In Canada, SIT has been successfully used for codling moth control since 1992, with an area-wide approach reducing wild codling moth populations by 94 per cent. A corresponding 96 per cent reduction in pesticide use for codling moth has been a win-win situation for both growers and the environment.

A program commenced in the Hawkes Bay region of New Zealand in 2014 with sterile codling moths (SCM) imported from the Okanagan-Kootenay Sterile Insect Release (OKSIR) facility in British Colombia. Treated regions of Hawkes Bay have recorded an impressive 98 per cent reduction in the catch of wild moths after only a few years of the program.

Sterile insect production

Codling moths are sterilised (made infertile) with highly controlled low-dose gamma radiation (200 Gy) at the OKSIR facility in Canada. This dose of irradiation sterilises the female moths and produces a high level of sterility in the male moths so that very few viable offspring are produced from wild-sterile matings.

The same technology is used to produce sterile fruit flies, which are currently produced and released in Australia to eradicate fruit fly outbreaks in pest-free areas. The sterile codling moths can be distinguished from wild moths due to a permanent internal pink-red dye marker from the larval diet (Figures two and three).

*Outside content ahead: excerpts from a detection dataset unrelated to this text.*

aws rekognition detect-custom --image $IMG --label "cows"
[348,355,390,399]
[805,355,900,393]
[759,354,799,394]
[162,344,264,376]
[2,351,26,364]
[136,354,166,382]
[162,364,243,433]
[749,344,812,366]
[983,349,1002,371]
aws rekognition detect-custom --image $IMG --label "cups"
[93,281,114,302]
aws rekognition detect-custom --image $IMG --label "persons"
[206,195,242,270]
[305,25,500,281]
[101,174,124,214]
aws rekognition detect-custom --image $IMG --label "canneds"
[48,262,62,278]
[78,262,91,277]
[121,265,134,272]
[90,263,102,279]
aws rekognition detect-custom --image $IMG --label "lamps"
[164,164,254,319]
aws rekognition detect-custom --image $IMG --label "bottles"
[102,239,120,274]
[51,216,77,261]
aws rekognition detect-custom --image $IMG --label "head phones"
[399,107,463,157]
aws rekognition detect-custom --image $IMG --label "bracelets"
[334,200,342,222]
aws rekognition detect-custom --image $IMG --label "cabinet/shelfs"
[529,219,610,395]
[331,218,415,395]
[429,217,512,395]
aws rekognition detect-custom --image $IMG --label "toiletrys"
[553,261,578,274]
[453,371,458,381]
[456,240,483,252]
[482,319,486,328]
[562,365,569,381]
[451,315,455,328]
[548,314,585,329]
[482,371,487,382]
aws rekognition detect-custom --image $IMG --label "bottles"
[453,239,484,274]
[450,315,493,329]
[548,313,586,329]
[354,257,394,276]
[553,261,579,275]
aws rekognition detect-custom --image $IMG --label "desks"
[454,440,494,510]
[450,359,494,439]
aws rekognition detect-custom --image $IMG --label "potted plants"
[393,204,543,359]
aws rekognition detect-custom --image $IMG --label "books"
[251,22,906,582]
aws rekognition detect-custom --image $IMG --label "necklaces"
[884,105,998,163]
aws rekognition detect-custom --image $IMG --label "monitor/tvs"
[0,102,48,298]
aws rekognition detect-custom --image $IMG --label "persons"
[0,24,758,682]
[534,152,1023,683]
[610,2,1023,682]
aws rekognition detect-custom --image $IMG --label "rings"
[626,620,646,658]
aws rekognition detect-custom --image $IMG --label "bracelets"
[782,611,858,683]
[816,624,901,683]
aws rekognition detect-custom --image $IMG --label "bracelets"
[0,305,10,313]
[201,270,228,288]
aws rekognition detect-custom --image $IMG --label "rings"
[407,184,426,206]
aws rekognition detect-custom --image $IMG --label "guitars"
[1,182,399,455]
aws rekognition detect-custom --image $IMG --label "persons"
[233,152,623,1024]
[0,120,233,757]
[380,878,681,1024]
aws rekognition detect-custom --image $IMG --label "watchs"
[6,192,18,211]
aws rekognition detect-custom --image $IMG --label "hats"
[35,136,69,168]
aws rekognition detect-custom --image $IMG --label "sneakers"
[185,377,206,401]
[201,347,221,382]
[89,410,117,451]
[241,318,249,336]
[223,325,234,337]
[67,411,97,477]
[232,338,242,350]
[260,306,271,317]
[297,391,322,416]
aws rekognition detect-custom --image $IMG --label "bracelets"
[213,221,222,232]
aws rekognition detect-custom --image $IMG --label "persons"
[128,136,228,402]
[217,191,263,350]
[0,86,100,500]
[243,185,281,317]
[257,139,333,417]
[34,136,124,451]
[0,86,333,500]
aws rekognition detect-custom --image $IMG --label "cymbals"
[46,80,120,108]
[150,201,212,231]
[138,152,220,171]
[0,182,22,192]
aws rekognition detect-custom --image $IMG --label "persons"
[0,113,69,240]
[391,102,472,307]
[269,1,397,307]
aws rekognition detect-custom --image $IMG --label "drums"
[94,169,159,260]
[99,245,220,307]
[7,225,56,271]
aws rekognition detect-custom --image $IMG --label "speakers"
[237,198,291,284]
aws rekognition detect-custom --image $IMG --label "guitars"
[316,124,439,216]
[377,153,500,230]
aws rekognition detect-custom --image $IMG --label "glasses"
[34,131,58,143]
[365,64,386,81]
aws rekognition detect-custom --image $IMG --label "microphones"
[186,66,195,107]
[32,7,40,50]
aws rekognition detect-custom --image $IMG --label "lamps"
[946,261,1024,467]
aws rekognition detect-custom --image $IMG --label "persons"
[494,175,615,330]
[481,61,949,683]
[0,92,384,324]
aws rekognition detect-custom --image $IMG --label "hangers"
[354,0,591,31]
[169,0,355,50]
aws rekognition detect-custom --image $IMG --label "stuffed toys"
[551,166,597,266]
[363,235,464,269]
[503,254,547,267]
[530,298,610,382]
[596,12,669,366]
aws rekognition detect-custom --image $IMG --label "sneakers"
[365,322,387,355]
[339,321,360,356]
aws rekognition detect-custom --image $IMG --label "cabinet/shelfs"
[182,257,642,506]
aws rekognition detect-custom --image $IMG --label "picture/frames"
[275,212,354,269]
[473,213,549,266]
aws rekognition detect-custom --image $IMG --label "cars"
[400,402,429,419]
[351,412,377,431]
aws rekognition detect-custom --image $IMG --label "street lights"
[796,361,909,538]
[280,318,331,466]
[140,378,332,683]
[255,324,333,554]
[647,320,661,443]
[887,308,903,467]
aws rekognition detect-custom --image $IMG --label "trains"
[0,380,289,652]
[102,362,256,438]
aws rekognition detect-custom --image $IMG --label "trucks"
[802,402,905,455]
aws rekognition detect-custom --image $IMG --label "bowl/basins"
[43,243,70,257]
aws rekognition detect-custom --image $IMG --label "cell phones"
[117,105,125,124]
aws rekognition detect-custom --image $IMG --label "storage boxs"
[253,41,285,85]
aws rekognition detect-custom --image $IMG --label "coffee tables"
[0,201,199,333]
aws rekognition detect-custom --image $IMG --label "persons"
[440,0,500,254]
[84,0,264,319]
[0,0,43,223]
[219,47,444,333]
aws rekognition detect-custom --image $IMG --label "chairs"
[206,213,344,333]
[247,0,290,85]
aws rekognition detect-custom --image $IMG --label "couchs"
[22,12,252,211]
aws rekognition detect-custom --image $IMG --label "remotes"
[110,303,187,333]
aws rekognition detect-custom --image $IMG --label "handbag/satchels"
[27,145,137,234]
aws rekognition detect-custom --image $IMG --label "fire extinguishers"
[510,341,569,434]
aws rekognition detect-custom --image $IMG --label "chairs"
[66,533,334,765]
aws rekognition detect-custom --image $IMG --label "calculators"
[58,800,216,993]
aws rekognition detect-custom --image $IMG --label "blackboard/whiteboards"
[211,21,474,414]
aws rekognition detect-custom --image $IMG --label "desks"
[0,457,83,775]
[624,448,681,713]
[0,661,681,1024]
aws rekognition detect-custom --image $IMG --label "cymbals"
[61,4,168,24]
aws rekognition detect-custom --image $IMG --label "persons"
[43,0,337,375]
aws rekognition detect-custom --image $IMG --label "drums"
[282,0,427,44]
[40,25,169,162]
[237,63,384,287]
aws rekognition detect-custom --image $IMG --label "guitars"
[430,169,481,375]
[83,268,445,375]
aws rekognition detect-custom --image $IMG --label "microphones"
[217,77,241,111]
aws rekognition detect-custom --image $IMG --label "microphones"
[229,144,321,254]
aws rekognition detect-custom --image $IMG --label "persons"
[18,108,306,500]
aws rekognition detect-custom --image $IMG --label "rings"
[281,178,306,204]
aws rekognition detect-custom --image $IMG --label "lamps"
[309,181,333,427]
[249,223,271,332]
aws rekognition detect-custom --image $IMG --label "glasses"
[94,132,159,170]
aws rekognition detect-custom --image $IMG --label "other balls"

Codling moth larva and codling moth adult.

Pilot study in Australia

A pilot sterile codling moth release program is currently underway in Tasmania. The project will assess sterile moth viability and competitiveness, determine the logistics of importation and release, and undertake an economic assessment of the release program, with the aim of developing recommendations for the adoption and integration of sterile releases into an IPM program.

Now in its second year, the project has successfully developed secure entry pathways for importing SCM into Australia from the Canadian OKSIR facility. Quality control tests have been undertaken to check moth viability on arrival.

Trial releases commenced in late October 2022 in three selected apple orchard blocks in Tasmania’s Huon Valley region and will continue on a weekly basis until mid-February.

The sterile adult moths are airfreighted from Canada each week. They are packed in small ‘dixie’ cups and chilled to ensure the moths remain dormant until release. Moths are gently hand-distributed throughout treatment blocks at the rate of 6,000 moths per hectare per week (3,000 male moths per hectare per week).

In New Zealand, moths are released by drones over commercial orchards. If sterile codling moth releases are adopted by the Australian apple industry, this method could also be used here.

Monitoring is an important part of the program to indicate the numbers of both wild and introduced sterile moths. Traps in both moth release blocks and nearby control sites are checked weekly for counting wild and sterile moths.

Fruit assessments are also being undertaken in the orchard to determine the incidence of damage. The import, release and monitoring program will be repeated in the 2023-24 season.